Page 28 of The Black Trilogy

“Once or twice. I wasn’t too bad.”

“You said you used to race. Why did you stop?”

“When my father died, I had to run his company and start living in the real world.”

I recognised the flat tone in Luke’s voice and the blank look on his face. I used both when I wanted to hide my own feelings.

“I’m sorry,” I said, and I meant it. “It must have been hard to give up something you loved.”

Luke didn’t answer, just walked off to the horsebox. Rather than standing there like an idiot, I went to fetch Samara from her stable.
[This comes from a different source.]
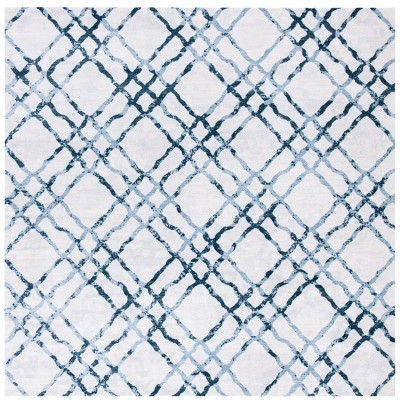 Isabella ISA957 Machine Made Indoor Rug - Safavieh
After a brief pause at the foot of the ramp, she followed me into the back of the lorry, and we set off.

“Do we have far to go?” I asked.

“About ten minutes.”

Neither of us spoke on the journey, but the silence was strangely comfortable.

“Still hopping lame, isn’t she?” the vet said when I trotted Samara up.

“Looks that way. A night’s rest doesn’t seem to have improved things.”

I scratched the mare’s neck as she hung her head. Poor girl.

“We’ll need to sedate her to do scans, X-rays, and nerve blocks. Can you leave her with us for a couple of hours?”

I raised an eyebrow at Luke. I could stay, but could he hang around?

“Sure, no problem. Do whatever you need to.”

The veterinary nurse took the horse, leaving Luke and me on our own in the exam area. Now what?

He turned to me and shrugged.

“Looks like we’ve got some time to kill.”

In my old world, the phrase meant something totally different, but I’d left that girl behind in Virginia.

“I should have brought a book.”

“There’s a TV in the horsebox.” He tapped away at his phone for thirty seconds. “Or we could get lunch?”

If Luke was offering food, that gave me a respite from beans on toast. Burned toast, seeing as my toaster was kind of temperamental.

“Sure. Lunch sounds good.”

He strode off, but down the driveway rather than towards the horsebox. After a moment’s hesitation, I followed.

“Where are we going?”

Not far in this icy wind, I hoped.

“There’s a pub along the road. It’s small, but the food’s good.”

“Anything I don’t have to cook is fine by me.”

Another plus point was that we weren’t going to The Coach and Horses, which seemed to be one of the main sources of village rumours. If I walked in there with Luke, the Women’s Institute would be celebrating our engagement by evening.

We arrived at our destination a few minutes later, and Luke hadn’t been kidding about the size of the pub. You couldn’t fit more than two dozen people inside comfortably. The old wooden bar looked like a relic from the Middle Ages, and a tiny room beyond held a handful of tables. Luke led me to an alcove at the rear beside a roaring log fire.